Schroeder notes. “Our willingness to tolerate large gaps in income, total
wealth, educational quality, and housing has unintended health
consequences. Until we are willing to confront this reality, our
performance on measures of health will suffer.”

Yet, he suggests, we could do
better, first by recognizing how social policies involving education, taxation,
transportation and housing have important health consequences and by analyzing
the impact of these policies on health.

Moreover, when it comes to health policy, he
observes, we need to focus on the social and environmental factors which affect
the health of the less fortunate people in our society.. Instead, in a nation
where health care has become big business, we pour the bulk of our health care
dollars into “the development of new medical technologies and support for basic
biomedical research. We already lead the world in the per capita use
of most diagnostic and therapeutic medical technologies,” Schroeders notes, “and
we have recently doubled the budget for the National Institutes of
Health. But these popular achievements are unlikely to improve our
relative performance on health [when compared to other countries.] “

Perhaps our health care policy reflects our
values. “It is arguable that
the status quo is an accurate expression of the national political will,”
 says Schroeder
“a relentless search for better health
among the middle and upper classes
. [my emphasis].  This pursuit is also evident in how we
consistently outspend all other countries in the use of alternative medicines
and cosmetic surgeries and in how frequently health "cures"
and "scares" are featured in the
popular media
. The result is that only when the middle class
feels threatened by external menaces (e.g., secondhand tobacco
smoke, bioterrorism, and airplane exposure to multidrug-resistant
tuberculosis) will it embrace public health measures. In contrast,
our investment in improving population health — whether judged on
the basis of support for research, insurance coverage, or
government-sponsored public health activities — is anemic.”

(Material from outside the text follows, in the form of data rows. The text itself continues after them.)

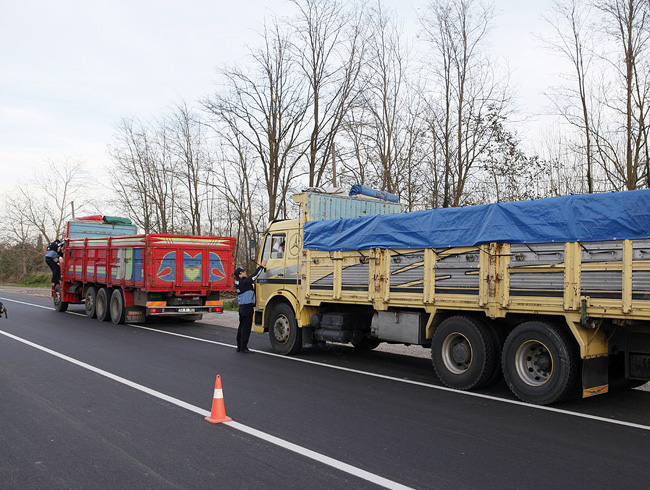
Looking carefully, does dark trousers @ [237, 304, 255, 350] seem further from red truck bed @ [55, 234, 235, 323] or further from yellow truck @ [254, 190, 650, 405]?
red truck bed @ [55, 234, 235, 323]

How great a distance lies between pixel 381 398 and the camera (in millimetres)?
7570

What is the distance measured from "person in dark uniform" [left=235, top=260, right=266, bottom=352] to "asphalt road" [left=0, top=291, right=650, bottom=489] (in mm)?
1309

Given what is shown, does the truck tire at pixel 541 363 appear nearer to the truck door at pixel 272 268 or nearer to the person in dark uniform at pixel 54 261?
the truck door at pixel 272 268

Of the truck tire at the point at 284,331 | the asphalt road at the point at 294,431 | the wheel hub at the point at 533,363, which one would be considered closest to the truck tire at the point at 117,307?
the asphalt road at the point at 294,431

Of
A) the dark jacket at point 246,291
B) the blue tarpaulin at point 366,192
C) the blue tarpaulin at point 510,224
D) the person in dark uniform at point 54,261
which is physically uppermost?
the blue tarpaulin at point 366,192

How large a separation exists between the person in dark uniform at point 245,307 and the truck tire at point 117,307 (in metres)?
6.63

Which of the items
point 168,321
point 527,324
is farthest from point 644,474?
point 168,321

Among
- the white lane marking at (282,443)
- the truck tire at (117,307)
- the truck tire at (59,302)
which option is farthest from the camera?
the truck tire at (59,302)

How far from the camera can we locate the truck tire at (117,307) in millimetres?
16750

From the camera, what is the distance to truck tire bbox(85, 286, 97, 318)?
18.6m

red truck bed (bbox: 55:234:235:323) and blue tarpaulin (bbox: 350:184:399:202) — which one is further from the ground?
blue tarpaulin (bbox: 350:184:399:202)

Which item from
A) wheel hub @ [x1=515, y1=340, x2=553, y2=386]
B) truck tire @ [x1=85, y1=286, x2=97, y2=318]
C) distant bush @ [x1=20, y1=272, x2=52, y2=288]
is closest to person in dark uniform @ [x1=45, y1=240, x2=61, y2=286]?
truck tire @ [x1=85, y1=286, x2=97, y2=318]

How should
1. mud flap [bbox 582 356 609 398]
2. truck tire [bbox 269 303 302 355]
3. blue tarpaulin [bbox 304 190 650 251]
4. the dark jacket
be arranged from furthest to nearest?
the dark jacket → truck tire [bbox 269 303 302 355] → mud flap [bbox 582 356 609 398] → blue tarpaulin [bbox 304 190 650 251]

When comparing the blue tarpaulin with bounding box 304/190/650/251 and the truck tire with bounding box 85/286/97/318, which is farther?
Result: the truck tire with bounding box 85/286/97/318
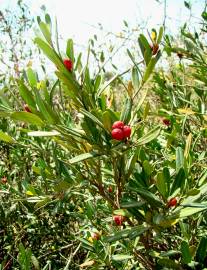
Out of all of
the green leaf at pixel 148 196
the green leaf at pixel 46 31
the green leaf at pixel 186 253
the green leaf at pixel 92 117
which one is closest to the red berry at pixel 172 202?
the green leaf at pixel 148 196

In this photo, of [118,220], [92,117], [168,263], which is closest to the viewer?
[92,117]

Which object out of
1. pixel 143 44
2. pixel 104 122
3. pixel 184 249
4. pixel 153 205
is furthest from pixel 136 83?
pixel 184 249

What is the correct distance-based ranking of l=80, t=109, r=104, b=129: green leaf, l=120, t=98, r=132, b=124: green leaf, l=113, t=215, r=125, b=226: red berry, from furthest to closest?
l=113, t=215, r=125, b=226: red berry < l=120, t=98, r=132, b=124: green leaf < l=80, t=109, r=104, b=129: green leaf

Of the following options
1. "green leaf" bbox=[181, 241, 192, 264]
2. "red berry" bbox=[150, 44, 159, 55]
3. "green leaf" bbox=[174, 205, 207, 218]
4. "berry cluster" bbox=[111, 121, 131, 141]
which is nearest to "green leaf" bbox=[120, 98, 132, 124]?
"berry cluster" bbox=[111, 121, 131, 141]

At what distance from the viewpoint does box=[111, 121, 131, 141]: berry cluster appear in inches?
38.0

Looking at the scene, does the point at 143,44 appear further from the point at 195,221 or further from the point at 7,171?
the point at 7,171

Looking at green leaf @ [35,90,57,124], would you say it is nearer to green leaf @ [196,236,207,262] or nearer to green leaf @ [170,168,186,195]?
green leaf @ [170,168,186,195]

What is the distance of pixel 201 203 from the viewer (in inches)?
37.4

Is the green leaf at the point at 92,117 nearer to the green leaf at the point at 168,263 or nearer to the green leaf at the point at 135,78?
the green leaf at the point at 135,78

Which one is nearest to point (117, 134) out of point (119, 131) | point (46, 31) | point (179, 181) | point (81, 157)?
point (119, 131)

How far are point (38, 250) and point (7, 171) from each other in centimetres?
58

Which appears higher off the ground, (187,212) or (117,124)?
(117,124)

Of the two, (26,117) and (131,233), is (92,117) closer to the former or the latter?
(26,117)

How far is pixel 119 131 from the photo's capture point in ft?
3.19
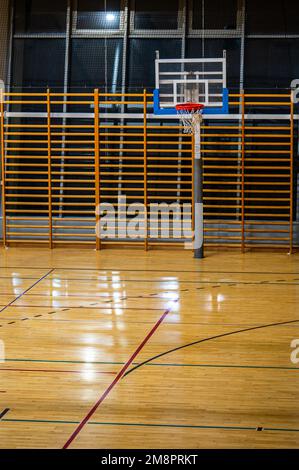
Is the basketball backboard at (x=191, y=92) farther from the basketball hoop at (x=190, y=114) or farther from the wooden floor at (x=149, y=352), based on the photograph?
the wooden floor at (x=149, y=352)

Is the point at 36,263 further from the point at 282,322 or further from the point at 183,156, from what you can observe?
the point at 282,322

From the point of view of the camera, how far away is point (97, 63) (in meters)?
15.1

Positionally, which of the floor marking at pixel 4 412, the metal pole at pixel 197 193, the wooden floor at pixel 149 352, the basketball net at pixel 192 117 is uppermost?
the basketball net at pixel 192 117

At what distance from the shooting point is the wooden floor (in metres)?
6.26

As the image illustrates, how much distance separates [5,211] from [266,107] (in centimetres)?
495

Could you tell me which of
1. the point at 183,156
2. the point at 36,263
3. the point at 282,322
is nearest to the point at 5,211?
the point at 36,263

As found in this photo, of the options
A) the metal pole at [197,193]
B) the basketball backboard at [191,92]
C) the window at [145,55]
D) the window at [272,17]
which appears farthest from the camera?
the window at [145,55]

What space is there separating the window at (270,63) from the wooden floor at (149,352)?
11.2 ft

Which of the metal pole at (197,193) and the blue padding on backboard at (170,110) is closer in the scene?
the blue padding on backboard at (170,110)

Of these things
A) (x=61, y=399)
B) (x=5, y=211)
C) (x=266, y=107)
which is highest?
(x=266, y=107)

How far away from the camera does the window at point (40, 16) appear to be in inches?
604

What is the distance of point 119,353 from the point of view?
823 cm

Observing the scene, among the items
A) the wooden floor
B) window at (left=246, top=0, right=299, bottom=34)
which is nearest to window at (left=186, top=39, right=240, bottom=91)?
window at (left=246, top=0, right=299, bottom=34)

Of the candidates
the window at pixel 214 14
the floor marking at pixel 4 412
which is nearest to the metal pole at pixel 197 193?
the window at pixel 214 14
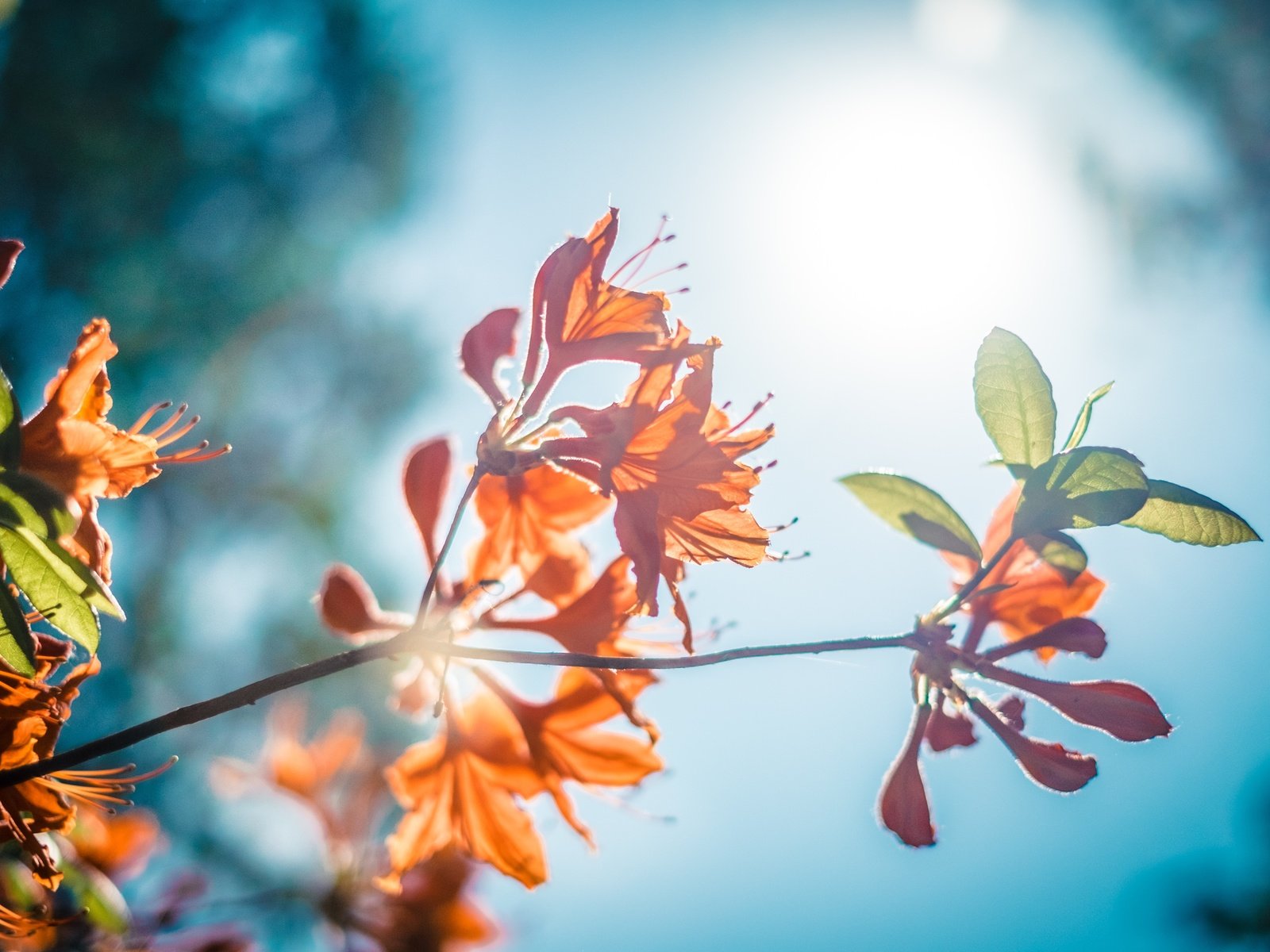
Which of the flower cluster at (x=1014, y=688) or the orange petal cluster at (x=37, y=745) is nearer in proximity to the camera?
the orange petal cluster at (x=37, y=745)

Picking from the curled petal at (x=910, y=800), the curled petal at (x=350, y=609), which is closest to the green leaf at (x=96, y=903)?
the curled petal at (x=350, y=609)

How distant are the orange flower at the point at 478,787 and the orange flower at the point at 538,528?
0.29 metres

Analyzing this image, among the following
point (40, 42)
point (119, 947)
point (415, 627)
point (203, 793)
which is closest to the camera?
point (415, 627)

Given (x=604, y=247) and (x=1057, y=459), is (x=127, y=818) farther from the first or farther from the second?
(x=1057, y=459)

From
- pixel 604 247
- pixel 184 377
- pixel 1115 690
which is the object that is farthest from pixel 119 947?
pixel 184 377

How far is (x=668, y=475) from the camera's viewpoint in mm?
1478

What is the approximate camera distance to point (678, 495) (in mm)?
1483

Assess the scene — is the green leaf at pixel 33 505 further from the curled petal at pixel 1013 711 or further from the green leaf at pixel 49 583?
the curled petal at pixel 1013 711

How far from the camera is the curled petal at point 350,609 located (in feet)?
5.70

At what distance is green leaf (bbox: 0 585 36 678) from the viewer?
1.10 metres

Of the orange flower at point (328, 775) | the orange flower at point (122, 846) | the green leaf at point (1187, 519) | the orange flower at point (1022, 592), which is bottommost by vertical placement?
the orange flower at point (122, 846)

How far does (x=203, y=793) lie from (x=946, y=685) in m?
8.96

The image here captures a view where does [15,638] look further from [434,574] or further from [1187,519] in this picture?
[1187,519]

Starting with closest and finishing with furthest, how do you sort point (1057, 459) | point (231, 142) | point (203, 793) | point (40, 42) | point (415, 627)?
point (415, 627)
point (1057, 459)
point (203, 793)
point (40, 42)
point (231, 142)
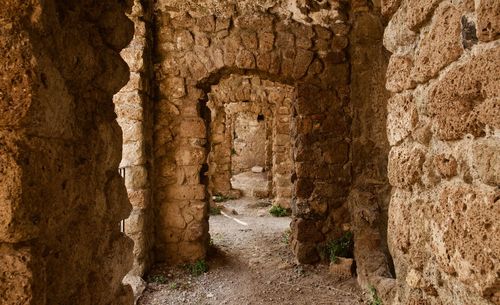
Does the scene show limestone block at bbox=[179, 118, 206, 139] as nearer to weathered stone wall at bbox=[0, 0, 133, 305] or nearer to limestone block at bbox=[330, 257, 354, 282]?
limestone block at bbox=[330, 257, 354, 282]

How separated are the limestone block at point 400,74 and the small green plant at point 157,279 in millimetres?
2948

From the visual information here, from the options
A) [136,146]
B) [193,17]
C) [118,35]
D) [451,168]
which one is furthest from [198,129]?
[451,168]

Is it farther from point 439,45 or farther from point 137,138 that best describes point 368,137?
point 439,45

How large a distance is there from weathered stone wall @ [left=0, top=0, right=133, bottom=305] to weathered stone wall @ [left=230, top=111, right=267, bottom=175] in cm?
944

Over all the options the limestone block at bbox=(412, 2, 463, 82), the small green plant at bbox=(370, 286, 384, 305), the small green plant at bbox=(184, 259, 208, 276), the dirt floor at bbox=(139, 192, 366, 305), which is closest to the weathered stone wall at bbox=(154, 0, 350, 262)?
the small green plant at bbox=(184, 259, 208, 276)

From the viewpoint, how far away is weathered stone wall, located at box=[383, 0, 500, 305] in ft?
2.76

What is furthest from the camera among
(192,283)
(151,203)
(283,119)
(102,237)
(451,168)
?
(283,119)

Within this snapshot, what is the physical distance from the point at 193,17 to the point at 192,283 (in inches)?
109

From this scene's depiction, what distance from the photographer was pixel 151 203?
3.90 meters

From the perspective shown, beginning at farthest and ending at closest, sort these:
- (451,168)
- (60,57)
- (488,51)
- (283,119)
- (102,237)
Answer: (283,119) < (102,237) < (60,57) < (451,168) < (488,51)

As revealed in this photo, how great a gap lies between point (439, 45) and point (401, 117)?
34 centimetres

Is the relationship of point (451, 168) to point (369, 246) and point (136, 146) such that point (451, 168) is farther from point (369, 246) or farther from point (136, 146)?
point (136, 146)

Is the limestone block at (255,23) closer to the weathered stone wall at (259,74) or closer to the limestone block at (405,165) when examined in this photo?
the weathered stone wall at (259,74)

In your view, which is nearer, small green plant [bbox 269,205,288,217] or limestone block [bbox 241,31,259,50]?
limestone block [bbox 241,31,259,50]
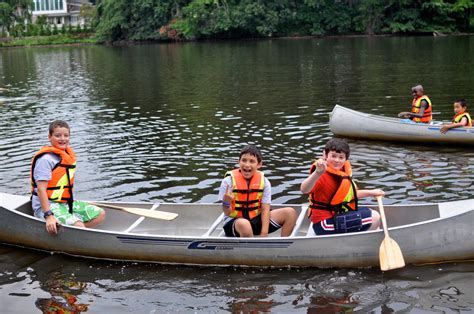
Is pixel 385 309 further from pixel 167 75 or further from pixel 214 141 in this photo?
pixel 167 75

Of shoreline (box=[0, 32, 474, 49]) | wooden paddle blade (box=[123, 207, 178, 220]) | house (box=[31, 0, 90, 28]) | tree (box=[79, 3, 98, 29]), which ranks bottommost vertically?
wooden paddle blade (box=[123, 207, 178, 220])

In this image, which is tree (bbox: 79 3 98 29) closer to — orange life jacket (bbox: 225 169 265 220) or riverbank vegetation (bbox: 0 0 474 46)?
riverbank vegetation (bbox: 0 0 474 46)

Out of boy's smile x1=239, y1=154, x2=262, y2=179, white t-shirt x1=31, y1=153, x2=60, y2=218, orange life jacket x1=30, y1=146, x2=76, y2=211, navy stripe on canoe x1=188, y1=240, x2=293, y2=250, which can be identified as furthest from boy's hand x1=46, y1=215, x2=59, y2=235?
boy's smile x1=239, y1=154, x2=262, y2=179

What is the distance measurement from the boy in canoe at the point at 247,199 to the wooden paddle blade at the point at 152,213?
79 centimetres

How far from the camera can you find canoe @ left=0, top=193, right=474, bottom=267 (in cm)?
666

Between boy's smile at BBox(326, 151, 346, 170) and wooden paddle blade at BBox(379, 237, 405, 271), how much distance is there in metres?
0.91

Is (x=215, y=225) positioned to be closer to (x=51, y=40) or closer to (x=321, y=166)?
(x=321, y=166)

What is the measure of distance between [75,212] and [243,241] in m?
2.21

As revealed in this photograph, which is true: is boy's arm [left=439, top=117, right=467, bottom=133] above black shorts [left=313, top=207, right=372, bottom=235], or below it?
above

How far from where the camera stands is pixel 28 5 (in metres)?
72.2

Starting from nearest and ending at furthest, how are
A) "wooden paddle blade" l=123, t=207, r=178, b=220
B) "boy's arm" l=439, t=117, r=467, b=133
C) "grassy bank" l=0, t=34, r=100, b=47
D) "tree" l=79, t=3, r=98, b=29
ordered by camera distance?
"wooden paddle blade" l=123, t=207, r=178, b=220
"boy's arm" l=439, t=117, r=467, b=133
"grassy bank" l=0, t=34, r=100, b=47
"tree" l=79, t=3, r=98, b=29

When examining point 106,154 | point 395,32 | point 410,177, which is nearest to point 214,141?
point 106,154

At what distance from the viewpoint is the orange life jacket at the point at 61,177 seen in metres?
7.34

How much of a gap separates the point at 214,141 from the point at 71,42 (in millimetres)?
54473
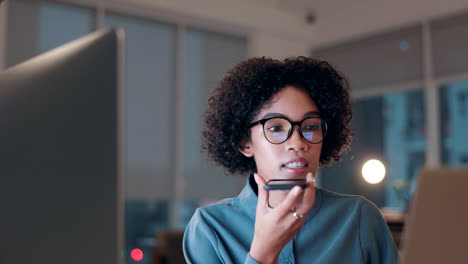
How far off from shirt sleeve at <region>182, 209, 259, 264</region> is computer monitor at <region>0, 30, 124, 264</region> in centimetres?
54

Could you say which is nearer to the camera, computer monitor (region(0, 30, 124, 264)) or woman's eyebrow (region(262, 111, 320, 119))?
computer monitor (region(0, 30, 124, 264))

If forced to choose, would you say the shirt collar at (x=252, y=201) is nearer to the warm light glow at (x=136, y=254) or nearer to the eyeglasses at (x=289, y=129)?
the eyeglasses at (x=289, y=129)

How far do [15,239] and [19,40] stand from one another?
4.62 meters

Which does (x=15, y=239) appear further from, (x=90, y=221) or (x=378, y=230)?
(x=378, y=230)

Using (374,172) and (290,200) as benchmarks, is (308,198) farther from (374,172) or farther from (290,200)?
(374,172)

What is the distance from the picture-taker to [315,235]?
99cm

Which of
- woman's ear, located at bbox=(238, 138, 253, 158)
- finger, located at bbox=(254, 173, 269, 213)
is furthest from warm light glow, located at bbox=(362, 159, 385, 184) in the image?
finger, located at bbox=(254, 173, 269, 213)

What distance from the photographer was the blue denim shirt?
961 mm

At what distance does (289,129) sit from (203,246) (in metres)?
0.26

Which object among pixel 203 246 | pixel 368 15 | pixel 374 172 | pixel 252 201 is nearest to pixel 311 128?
pixel 252 201

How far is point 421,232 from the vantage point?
14.9 inches

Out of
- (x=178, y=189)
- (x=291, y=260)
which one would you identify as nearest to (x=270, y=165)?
(x=291, y=260)

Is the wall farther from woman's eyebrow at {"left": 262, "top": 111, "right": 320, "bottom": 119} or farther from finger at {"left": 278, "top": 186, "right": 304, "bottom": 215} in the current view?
finger at {"left": 278, "top": 186, "right": 304, "bottom": 215}

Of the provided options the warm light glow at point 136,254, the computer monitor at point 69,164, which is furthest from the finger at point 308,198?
the warm light glow at point 136,254
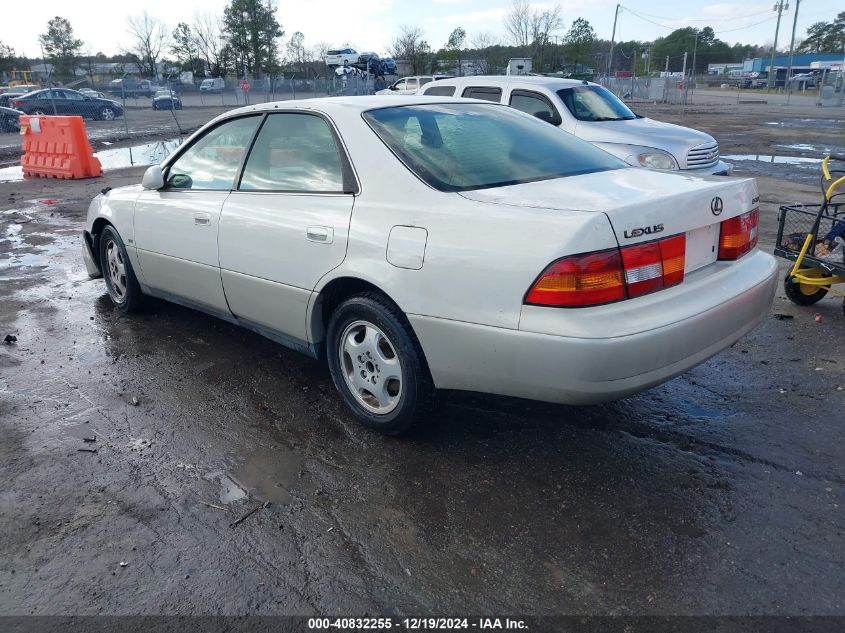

And yet, and yet . . . Schroeder sees reason for “cautious
optimism.” Although we trail behind
other countries, we are healthier than we once were. We have reduced smoking
ratse, homicide rates and motor-vehicle accidents. Vaccines and cardiovascular
drugs have improved medical care. But progress in other areas will require
“political action,” Schroeder declares, “starting with relentless
measurement of and focus on actual health status and the actions
that could improve it. Inaction means acceptance of
poor health status.”

If we got serious about
improving public health we could improve productivity, boost the economy, rein
in health care spending and “most important, improve people’s lives” Schroeder
argues. Here, he calls on physicians and other healthcare professionals to
become “champions” for public health. In the end though, it is not only health
professionals, Schroeder suggests, but all Americans who should see improving
the health of the nation as a matter of patriotism. “Americans take great pride
in asserting that we are number one in terms of wealth, number of
Nobel Prizes, and military strength.  Why
don’t we try to become number one in health?